A farewell letter

Hi babe I just wanted to write a letter for the last time. Its been hard for me to write a farewell. I don’t like goodbyes but I’ll do it for myself to move forward. I just wanted to say thank you for everything. Thank you for the genuine love that I never felt before. You changed my life in so many ways. I don’t have any regrets for loving you too much. In almost half of year I feel so loved and wanted. Its a bitter sweet experience that I’ll forever treasure. You’re a great person I’ve ever had. I don’t blame you and I let you go. I hope one day you find what you looking for.
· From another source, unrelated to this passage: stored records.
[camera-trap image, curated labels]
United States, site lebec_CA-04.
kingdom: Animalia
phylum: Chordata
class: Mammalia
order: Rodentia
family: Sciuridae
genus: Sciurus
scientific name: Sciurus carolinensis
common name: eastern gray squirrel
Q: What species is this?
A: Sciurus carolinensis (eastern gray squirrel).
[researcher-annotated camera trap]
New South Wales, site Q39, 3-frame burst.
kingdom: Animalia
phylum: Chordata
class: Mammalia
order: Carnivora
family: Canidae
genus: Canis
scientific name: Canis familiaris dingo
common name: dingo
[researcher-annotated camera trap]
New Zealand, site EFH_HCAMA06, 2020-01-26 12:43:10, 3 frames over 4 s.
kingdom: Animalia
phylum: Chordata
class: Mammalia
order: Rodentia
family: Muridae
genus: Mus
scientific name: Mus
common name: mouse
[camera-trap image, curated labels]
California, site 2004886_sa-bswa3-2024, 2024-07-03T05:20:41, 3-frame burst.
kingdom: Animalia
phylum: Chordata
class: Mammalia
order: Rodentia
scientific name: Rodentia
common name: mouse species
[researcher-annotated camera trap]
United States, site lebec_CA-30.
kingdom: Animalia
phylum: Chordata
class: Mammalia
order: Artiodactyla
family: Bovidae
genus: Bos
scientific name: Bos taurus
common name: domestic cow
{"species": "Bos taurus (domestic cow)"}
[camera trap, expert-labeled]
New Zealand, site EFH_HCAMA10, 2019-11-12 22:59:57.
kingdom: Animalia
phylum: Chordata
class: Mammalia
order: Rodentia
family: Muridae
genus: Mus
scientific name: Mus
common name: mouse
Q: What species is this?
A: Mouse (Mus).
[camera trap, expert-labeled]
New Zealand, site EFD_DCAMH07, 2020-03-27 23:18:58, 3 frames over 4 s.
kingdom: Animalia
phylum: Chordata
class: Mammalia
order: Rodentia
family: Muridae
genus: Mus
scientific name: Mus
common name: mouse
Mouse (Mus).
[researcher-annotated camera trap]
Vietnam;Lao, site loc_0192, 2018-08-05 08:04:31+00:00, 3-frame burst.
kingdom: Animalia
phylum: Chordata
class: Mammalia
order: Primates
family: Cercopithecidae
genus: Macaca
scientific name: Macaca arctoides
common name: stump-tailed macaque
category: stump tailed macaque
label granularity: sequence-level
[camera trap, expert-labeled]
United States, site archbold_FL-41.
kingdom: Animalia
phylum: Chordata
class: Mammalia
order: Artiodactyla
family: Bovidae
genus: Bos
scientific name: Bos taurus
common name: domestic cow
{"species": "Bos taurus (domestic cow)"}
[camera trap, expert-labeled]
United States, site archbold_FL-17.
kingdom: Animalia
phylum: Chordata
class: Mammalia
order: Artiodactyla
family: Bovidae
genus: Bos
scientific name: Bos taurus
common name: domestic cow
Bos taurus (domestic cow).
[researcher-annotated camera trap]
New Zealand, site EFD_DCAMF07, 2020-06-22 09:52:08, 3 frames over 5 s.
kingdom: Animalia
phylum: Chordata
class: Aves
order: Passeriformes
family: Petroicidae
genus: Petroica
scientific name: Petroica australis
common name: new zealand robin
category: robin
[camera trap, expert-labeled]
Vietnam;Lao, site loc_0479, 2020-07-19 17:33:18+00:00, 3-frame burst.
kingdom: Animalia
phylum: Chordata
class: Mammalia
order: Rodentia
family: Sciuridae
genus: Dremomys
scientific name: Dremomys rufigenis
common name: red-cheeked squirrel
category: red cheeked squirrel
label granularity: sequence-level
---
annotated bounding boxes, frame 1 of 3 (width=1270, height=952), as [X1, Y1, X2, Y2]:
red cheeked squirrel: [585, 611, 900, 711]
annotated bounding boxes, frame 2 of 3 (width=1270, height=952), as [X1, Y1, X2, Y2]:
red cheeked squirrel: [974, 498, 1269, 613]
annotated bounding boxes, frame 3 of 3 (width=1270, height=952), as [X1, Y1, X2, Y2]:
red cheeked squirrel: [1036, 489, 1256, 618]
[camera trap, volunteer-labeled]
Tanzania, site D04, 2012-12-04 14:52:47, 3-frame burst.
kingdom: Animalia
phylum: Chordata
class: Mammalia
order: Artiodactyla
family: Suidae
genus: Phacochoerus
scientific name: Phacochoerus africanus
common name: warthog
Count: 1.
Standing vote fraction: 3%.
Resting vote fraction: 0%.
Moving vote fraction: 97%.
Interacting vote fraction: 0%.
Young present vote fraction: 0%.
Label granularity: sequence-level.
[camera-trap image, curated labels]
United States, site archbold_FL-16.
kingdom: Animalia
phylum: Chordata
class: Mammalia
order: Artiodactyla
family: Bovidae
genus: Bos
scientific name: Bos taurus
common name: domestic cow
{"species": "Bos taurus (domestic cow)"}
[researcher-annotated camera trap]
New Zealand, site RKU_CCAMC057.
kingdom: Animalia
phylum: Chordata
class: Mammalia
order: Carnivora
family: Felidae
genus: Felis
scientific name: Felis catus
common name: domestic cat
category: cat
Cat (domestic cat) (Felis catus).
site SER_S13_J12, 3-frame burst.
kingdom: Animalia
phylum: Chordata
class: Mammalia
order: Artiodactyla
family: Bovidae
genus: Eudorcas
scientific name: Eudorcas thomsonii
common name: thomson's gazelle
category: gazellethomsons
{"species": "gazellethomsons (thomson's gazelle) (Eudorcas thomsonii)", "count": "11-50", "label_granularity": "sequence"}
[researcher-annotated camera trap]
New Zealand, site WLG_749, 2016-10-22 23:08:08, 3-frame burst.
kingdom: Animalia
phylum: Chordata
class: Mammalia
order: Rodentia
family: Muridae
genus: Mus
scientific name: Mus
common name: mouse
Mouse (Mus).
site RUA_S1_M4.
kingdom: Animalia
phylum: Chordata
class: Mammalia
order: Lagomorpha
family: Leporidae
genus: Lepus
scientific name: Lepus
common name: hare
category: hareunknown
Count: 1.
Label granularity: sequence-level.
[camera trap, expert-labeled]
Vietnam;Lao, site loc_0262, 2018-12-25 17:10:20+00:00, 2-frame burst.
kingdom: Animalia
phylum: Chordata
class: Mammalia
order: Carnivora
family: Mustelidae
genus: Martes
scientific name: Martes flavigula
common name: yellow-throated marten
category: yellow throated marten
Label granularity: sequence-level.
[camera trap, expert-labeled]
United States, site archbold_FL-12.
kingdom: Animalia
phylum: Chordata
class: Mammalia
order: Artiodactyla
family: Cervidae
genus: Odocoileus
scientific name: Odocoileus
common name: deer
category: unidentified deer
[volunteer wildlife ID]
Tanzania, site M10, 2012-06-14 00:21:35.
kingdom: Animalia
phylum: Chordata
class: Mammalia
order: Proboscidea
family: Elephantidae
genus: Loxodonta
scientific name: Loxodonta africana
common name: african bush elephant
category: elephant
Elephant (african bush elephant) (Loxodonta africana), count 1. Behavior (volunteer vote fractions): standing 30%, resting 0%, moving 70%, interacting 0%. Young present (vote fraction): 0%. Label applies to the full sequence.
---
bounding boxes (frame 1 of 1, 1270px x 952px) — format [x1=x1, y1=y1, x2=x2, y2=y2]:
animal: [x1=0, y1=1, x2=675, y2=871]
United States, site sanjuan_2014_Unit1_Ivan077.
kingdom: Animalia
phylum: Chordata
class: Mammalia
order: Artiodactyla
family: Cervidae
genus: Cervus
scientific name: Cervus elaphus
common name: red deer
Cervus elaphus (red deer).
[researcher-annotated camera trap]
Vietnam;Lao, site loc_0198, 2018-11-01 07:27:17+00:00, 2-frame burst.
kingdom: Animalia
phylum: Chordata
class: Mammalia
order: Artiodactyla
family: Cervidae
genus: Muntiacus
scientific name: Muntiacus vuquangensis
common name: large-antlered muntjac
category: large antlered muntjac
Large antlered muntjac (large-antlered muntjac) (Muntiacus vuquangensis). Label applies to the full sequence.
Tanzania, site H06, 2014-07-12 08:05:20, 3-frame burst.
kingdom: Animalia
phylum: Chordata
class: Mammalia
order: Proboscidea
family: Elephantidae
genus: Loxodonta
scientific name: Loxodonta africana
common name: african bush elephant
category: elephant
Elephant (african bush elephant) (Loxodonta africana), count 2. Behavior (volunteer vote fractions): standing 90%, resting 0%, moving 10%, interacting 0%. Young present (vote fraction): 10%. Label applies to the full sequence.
Take care of yourself and guard your heart as much as you can. I will missed you. I will miss everything we do together. I will miss how you laugh and being annoyed. I will miss how you say I love you. I just wanted to say I didn’t give up. I just wanted you to be happy and letting go is the easiest way. I feel my value. You were the only person saw that. Thank you for borrowing your shoulder to cry on. For depending me to all people who hates me. Thank you for being there that I’m almost gave up. continue dreaming. I’ll pray your peace of mind. Don’t blame yourself for hurting me. Always remember that’s you are a great person. You deserve to be happy. Take care of your mom. Never ever leave her. I’m not mad for leaving me. I will be forever thankful that I had you. I respect the path you choosen. And you choosed to walk without me. I’m praying one day you’ll meet a woman who love and accept your flaws. Who can stand by your side through good and bad times. I wish she will love you more than that I did. I promise to you. I’ll be fine. Its time to walk away and say goodbye.